È stata una presentazione intensa, piena di emozione, oltre che corale. Perché mi hanno accompagnato, sostenuto, in tanti, impegnati nel mondo culturale della città di Favara che, ho notato, ha nel cuore il regista genovese e vive anche nel ricordo della miniera Ciavolotta dove a 260 metri di profondità nel 1950, in una situazione estrema, di rischio per la vita, sono state girate le scene iniziali del film “Il cammino della speranza”.

Ci siamo emozionati assieme, dentro la sala del Caffè Italia, diventata piccola per una presenza così nutrita, attenta e partecipe (in tanti avrebbero voluto prendere la parola e dare una testimonianza).

Grazie per l’affetto.

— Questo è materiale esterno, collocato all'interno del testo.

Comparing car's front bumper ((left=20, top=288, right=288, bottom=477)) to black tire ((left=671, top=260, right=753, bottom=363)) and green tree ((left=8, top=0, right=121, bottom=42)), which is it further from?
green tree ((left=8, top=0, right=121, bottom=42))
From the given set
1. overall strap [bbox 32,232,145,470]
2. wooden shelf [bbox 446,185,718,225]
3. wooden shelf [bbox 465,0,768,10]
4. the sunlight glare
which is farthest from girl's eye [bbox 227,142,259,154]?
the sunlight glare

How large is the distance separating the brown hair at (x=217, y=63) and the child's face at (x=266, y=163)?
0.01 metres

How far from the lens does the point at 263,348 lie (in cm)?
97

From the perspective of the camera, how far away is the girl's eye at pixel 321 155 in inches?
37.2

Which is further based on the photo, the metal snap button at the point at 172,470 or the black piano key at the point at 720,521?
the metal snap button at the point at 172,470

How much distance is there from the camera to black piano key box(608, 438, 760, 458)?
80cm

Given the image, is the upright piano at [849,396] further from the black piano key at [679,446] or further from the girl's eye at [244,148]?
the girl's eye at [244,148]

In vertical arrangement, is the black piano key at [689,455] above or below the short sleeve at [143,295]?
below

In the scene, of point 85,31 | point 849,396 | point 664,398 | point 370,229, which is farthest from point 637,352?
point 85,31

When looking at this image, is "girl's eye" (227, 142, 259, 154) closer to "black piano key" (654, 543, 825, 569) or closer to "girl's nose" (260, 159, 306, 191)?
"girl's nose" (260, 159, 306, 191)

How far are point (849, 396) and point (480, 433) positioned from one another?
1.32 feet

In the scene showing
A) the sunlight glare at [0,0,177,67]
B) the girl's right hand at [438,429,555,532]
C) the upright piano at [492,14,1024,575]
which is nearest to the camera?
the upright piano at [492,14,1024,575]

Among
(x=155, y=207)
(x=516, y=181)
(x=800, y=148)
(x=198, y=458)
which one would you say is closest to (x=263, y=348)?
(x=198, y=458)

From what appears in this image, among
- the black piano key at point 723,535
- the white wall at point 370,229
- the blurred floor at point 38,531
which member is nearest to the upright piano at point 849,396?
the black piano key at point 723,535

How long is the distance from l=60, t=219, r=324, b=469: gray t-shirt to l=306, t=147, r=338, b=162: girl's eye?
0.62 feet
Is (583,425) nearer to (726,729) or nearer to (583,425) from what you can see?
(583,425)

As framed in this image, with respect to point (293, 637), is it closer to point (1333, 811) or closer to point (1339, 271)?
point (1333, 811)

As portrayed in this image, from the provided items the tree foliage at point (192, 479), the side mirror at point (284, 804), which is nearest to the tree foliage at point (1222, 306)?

Mi avete fatto sentire in famiglia, a casa mia, facendomi superare ogni paura.

Hanno dato il proprio contributo con interventi qualificati l’assessore alla Cultura, Carmen Lo Presti; Graziella Pecoraro, direttrice editoriale della VGS Libri; Giulia Montaperto dell’Associazione Fabaria Donna; Giovanni Costa, presidente LiberArci di Favara.

Ci sono stati, inoltre, gli interventi artistici dei musicisti Giuseppe Calabrese e Giuseppe Maurizio Piscopo (venuto appositamente da Palermo), che ci hanno donato un’antica serenata siciliana e una loro versione di “Vitti una crozza”, colonna sonora del film “Il cammino della speranza”, che ha fatto cantare tutti.

A moderare l’incontro è stato Pasquale Cucchiara, mentre Sara Chianetta ha letto alcuni brani tratti dal libro “Pietro Germi. Gli anni felici in Sicilia” edito da VGS.

Un sentito omaggio, a 50 anni dalla morte del regista genovese. Una bellissima presentazione dopo il caloroso abbraccio nella prima di Sciacca. Alla fine, in tanti si sono avvicinati per un ulteriore gesto d’affetto. Uno mi ha raccontato tutto il libro, fino ai ringraziamenti finali avendolo letto già prima della presentazione. Un altro mi ha invitato per un progetto. Uno mi ha confidato raccontandomi pure della sua malattia: “Non uscivo di casa per iniziative pubbliche da una vita. Oggi sono qui per te”.